If you have somatostatin receptors, PRRT can reach these receptors regardless of the tumor location or grade. Remember that with NET, the grade (based on Ki67) of the tumor is often more important than its stage.
PRRT works by using a targeting molecule called a peptide (a group of amino acids) that binds to somatostatin receptors on the surface of the tumor cells. Using a chelator, the peptide is joined to a radionucleotide, specifically Lutetium-177, otherwise known as Lu-177. This combination of peptide plus radionucleotide is called a radiopeptide. Currently, PRRT using Lu-177 is the first FDA-approved PRRT in the United States. PRRT using other types of radionucleotides are being developed and may be available through clinical trials and in Europe.

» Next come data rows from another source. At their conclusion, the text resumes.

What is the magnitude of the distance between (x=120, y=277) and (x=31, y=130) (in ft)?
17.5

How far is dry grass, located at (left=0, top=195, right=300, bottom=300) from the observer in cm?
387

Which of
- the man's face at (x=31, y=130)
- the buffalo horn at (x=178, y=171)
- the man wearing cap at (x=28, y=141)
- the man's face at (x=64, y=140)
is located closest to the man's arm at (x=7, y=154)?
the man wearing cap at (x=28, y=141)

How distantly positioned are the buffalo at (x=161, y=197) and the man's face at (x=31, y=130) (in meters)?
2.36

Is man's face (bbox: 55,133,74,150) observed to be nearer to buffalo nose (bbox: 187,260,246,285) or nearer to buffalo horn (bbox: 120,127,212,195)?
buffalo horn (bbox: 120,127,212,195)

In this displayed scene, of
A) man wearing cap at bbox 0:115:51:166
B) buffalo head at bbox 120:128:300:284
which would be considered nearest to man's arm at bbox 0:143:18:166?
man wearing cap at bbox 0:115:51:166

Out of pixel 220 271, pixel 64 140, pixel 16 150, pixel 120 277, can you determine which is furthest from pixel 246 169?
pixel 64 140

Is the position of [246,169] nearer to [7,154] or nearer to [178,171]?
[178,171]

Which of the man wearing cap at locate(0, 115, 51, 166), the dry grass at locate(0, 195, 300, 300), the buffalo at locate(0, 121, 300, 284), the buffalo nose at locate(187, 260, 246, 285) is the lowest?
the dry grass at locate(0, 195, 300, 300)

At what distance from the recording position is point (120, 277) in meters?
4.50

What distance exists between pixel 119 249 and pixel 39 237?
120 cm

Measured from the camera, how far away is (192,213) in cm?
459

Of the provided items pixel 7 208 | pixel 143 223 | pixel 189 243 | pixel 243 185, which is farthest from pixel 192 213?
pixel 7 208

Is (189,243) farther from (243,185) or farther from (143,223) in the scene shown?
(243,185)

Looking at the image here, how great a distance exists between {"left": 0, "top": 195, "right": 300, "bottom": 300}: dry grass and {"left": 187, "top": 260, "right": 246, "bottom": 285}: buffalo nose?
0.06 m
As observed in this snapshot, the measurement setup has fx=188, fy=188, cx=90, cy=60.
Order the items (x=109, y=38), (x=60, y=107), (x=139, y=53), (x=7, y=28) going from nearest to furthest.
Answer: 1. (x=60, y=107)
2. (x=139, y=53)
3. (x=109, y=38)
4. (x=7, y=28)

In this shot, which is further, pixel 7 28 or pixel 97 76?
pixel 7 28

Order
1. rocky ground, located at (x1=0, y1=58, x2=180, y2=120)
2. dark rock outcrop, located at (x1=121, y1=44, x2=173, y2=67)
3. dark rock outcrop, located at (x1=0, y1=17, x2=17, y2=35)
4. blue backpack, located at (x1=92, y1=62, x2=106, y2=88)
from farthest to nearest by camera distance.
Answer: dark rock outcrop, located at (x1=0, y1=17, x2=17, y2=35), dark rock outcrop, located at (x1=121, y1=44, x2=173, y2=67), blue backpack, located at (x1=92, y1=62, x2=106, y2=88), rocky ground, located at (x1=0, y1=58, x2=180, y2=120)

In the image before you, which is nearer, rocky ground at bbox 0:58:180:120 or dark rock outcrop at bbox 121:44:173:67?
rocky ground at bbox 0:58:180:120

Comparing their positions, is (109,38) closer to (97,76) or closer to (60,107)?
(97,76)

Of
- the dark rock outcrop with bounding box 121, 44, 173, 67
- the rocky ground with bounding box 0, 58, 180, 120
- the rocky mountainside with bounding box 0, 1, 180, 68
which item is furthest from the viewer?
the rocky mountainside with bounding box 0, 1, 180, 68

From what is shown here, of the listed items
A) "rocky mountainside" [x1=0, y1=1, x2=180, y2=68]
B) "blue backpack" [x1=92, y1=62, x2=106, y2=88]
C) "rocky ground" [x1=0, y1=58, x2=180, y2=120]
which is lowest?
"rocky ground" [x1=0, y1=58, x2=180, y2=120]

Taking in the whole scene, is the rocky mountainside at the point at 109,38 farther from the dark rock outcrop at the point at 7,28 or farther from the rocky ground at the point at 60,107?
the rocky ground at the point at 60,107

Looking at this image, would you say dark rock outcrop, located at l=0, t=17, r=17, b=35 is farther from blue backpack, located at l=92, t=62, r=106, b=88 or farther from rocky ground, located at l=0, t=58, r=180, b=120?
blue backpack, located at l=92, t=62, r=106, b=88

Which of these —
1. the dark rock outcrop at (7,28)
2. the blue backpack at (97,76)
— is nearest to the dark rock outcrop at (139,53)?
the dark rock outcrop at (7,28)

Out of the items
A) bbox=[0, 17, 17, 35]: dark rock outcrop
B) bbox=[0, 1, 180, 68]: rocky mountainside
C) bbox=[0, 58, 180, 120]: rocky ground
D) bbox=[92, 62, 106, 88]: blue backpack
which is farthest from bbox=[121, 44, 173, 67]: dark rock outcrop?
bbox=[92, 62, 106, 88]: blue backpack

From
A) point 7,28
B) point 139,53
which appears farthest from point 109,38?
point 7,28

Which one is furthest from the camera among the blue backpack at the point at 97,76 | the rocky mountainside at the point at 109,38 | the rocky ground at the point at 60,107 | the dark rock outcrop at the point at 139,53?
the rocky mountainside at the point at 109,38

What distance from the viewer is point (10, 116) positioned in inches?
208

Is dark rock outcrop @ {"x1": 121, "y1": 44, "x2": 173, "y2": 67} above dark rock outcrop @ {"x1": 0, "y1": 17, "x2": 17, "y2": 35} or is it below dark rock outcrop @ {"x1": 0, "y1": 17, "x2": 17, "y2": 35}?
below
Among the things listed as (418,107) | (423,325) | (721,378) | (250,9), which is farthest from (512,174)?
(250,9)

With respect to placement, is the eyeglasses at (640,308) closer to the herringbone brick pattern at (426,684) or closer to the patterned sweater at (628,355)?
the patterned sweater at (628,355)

PRRT is likened to a “Trojan horse” packed with cancer-killing radiation that is snuck into enemy territory and causes destruction by killing the tumor cells from the inside. It is given intravenously into the bloodstream and travels to the cells that have somatostatin receptors. It binds to these cells and delivers the radiation into the tumor cells.
What should I expect?
PRRT is not a magic bullet. It is not intended to be curative. The goal of PRRT treatment is to increase survival, relieve symptoms, and improve quality of life. The NETTER-1 study measured progression-free survival (PFS) as its endpoint. This means the goal is to stop tumor growth. In other words, stable disease is good news!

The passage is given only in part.